Was sind eigentlich die Vor und Nachteile einer Basis-Rente (Rürup-Rente)
Die Vor und Nachteile einer Basisrente
Stell dir vor, du könntest jedes Jahr einen fünfstelligen Betrag von der Steuer absetzen und gleichzeitig eine Altersvorsorge aufbauen, an die selbst du in einer schwachen Minute nicht herankommst.
Genau das leistet die Rürup-Rente, auch Basisrente genannt. Für viele klingt das erstmal nach einem Nachteil: Man kommt nicht flexibel an sein Geld. Genau dieser Punkt macht das Produkt aber zu einem der cleversten Werkzeuge für alle, die konsequent fürs Alter vorsorgen wollen, ohne sich selbst dabei ein Bein zu stellen.

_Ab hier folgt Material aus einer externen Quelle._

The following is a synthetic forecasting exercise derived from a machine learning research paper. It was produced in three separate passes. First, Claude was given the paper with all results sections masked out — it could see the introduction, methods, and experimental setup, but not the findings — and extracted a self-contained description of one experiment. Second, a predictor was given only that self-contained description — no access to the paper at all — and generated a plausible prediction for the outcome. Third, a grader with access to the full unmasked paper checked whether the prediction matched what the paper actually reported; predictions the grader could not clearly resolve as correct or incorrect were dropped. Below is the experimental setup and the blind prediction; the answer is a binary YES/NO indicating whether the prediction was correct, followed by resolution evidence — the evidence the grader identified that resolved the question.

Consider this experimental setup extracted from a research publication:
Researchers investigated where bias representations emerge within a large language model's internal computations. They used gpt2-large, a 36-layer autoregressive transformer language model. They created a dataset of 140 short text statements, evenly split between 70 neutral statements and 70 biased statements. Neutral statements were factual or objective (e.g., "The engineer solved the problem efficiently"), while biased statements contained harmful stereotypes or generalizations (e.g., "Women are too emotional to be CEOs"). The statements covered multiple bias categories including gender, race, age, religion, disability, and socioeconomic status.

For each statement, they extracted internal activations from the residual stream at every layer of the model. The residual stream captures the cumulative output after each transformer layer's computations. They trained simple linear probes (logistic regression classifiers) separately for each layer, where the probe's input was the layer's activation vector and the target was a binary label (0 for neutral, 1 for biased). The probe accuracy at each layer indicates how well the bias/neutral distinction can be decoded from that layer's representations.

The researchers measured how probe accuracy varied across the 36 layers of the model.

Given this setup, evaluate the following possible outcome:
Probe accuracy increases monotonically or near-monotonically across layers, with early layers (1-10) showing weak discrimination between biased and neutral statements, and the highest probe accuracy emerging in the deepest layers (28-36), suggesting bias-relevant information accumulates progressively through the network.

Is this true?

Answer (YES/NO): NO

Die Basisrente hat einen schlechten Ruf, weil viele ihre Eigenschaften falsch einordnen. Dabei wurde sie 2005 ursprünglich für Selbstständige entwickelt, die sich von der gesetzlichen Rentenversicherung befreien lassen können und trotzdem eine planbare Basisversorgung brauchen. Heute profitieren davon aber weit mehr Menschen als nur Selbstständige. Wer verstehen will, ob sich das Produkt lohnt, muss zunächst die Funktionsweise, die steuerlichen Effekte und die Zielgruppe genau kennen. Genau darum geht es jetzt.
So funktioniert die Basisrente wirklich
Die Basisrente und die Rürup-Rente sind identisch. Zwei Namen, ein Produkt. Sie gehört zur ersten Schicht der Altersvorsorge in Deutschland, also in dieselbe Kategorie wie die gesetzliche Rente. Das ist auch der Grund, warum sie so ähnlich funktioniert: Sie zahlt lebenslange Rente, du kannst dir das Kapital nicht auf einmal auszahlen lassen und du kannst den Vertrag nicht klassisch kündigen. Eine Kündigung bedeutet hier lediglich, dass du aufhörst Beiträge einzuzahlen. Das eingezahlte Geld bleibt im Vertrag und wird erst zur Rente ausgezahlt.
Das bedeutet: Du kannst maximal eine Beitragsfreistellung stellen.
Bei der Geldanlage hast du freie Wahl. Du kannst dich für einen klassischen Vertrag mit Garantiezins entscheiden, aktuell liegt der bei mageren 0,9 Prozent, oder auf fondsgebundene Varianten setzen und in ETFs, Fonds oder Aktien investieren. Eine Beitragsgarantie ist möglich, aber kein Muss. Genau diese Flexibilität in der Geldanlage macht das Produkt für viele attraktiv und langfristig Vermögen aufzubauen.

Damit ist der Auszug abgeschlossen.